Tricia Help
Last edited Oct 20, 2011

Managing rights

You always retain full control over content you put in Tricia.

  • For each of your content items (wiki page, blog post, file), you control who can read or edit them.
  • For each space you create (wiki, blog, folder), you control who can read content in this space, who can create content there and what access rights apply there.
  • You can change these rights at any time.
  • The rights you assign apply to all access channels (Web, FTP, desktop access, Web service, API, etc.)

Access control lists

  • You name the authorised persons in two access control lists (Editors, Readers).
  • In the access control list Editors you name the persons who may find, read and edit the content item or space, and who may create new content in the space.
  • In the access control list Readers you name the persons who, in addition to the editors, may find and read a content item or space, but do not have editing rights.
  • You can populate a list as follows:
    • An individual Accounts (Basics)(e.g. Sam Sample) authorises an account-holder.
    • Groups (e.g. sales, trade fair participants 2010, members of a forum) authorises all members of the group.
  • You can also use groups to authorise functions in the company (CFO, dean, head of application development).
  • You can also use predefined groups Predefined groups   (Everybody and All Registered Users) to authorise users without an account or all users with an account.
  • Rights are transitive; that is, if a group contains another group, then the rights you assign to it apply to all the accounts it contains.
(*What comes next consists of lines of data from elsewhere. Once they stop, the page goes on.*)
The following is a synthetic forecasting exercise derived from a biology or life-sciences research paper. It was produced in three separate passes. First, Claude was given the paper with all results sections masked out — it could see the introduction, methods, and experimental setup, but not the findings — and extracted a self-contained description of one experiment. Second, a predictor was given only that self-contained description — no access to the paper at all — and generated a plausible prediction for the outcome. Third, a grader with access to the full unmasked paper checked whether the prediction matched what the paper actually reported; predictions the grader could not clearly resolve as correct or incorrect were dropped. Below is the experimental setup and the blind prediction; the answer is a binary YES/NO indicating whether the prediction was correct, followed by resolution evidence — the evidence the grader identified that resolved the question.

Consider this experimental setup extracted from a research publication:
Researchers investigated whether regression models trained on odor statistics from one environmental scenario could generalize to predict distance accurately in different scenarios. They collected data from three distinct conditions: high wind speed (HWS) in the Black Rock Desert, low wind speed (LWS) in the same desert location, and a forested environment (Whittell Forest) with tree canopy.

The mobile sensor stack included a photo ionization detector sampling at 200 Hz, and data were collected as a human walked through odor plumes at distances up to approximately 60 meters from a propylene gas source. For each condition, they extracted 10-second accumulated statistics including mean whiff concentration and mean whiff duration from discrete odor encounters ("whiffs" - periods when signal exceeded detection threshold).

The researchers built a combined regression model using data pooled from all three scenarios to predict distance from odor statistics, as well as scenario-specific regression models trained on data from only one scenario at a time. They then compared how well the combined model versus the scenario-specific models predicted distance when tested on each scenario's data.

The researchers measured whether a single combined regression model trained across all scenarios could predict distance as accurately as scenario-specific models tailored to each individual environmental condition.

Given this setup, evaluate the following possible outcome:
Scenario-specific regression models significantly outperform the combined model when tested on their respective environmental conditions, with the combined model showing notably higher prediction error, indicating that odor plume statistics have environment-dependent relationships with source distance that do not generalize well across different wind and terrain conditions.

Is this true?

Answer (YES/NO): NO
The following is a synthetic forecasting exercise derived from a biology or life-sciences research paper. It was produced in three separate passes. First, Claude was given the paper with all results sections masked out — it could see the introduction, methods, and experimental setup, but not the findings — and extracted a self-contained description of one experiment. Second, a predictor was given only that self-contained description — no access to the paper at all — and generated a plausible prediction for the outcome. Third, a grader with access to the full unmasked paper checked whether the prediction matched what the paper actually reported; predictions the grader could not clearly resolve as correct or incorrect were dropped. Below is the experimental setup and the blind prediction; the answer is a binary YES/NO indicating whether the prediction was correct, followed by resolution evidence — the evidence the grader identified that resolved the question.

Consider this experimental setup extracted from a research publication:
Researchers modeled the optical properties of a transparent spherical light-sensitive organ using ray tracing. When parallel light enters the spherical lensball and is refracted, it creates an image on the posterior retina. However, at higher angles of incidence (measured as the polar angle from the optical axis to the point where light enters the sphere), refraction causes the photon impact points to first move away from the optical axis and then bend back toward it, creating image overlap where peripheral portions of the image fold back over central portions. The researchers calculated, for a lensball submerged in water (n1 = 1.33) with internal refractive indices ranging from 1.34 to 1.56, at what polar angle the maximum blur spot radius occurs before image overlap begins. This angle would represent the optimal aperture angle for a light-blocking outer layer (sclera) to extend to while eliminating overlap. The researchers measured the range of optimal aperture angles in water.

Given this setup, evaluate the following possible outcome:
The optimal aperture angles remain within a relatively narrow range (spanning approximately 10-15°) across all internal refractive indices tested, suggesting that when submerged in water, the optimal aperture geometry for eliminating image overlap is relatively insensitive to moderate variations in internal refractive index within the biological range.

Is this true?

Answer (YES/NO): YES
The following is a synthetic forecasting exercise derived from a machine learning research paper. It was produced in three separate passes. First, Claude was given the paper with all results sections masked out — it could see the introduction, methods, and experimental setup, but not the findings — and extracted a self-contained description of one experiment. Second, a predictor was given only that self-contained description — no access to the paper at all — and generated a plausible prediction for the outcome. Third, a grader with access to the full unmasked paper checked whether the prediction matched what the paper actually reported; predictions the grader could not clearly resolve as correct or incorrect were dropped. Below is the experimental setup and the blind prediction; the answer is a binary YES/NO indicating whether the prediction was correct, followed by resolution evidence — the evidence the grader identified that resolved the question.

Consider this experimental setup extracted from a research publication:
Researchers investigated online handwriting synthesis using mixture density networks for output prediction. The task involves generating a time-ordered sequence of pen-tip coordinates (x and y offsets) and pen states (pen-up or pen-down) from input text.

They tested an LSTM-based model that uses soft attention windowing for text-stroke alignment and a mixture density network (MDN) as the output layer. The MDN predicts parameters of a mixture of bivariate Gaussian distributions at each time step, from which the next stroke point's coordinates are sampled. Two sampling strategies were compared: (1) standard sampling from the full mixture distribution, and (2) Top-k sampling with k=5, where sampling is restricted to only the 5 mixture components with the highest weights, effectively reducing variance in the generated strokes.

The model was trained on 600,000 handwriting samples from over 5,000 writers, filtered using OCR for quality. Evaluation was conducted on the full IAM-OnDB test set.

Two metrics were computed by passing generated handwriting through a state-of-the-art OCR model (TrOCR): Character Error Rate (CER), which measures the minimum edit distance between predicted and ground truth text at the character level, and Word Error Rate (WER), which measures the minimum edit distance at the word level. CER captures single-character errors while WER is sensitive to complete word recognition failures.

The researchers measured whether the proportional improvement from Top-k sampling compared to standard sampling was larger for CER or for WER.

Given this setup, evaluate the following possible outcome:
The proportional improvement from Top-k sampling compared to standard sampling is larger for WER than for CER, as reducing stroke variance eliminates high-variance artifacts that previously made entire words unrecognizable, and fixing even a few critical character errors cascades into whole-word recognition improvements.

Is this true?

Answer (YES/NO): YES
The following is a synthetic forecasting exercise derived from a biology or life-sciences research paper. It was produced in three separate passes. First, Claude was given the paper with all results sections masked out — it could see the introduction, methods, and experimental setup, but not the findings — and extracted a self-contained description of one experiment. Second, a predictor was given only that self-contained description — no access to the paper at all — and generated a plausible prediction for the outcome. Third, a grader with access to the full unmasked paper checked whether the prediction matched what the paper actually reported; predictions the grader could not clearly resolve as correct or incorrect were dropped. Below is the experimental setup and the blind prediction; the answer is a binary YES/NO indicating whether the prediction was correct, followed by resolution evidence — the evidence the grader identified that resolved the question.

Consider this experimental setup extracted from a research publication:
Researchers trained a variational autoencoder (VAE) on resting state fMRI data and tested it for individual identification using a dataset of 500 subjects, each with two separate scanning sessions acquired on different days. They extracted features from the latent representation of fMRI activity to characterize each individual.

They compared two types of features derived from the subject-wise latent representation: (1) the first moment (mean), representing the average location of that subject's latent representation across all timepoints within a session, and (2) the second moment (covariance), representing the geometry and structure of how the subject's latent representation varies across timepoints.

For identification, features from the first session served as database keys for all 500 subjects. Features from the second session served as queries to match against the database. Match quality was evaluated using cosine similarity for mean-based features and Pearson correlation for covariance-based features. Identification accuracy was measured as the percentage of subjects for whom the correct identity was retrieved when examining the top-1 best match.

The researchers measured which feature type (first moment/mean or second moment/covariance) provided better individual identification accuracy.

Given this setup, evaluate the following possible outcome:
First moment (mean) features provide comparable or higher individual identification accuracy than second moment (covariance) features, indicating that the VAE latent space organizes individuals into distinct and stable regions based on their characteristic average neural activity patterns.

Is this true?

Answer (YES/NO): NO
Rights for spaces and space content

The following two rules considerably reduce your administrative workload for access control lists and ensure that nobody can take control of your content.

  • If you create a new content item in a space (wiki, blog, folder) and do not specify individual access control lists for this content item, the access rights specified for the space apply to the content item (hereditary).
  • Otherwise the content editors you specify are authorised to edit in addition to the editors specified for the space, and the readers you specify are authorised to read. In this case, the Readers specified for the space are ignored.

Content which has different access rights to your space are signalled to the editor with a warning triangle to that the editor can check the rights if necessary.

Examples of use

The following examples of use show you how you can use the Tricia access rules in information management and teamwork to increase productivity. The examples also illustrate how you can improve the quality of information by avoiding copies and by explicitly allocating owners (editors) for content and spaces.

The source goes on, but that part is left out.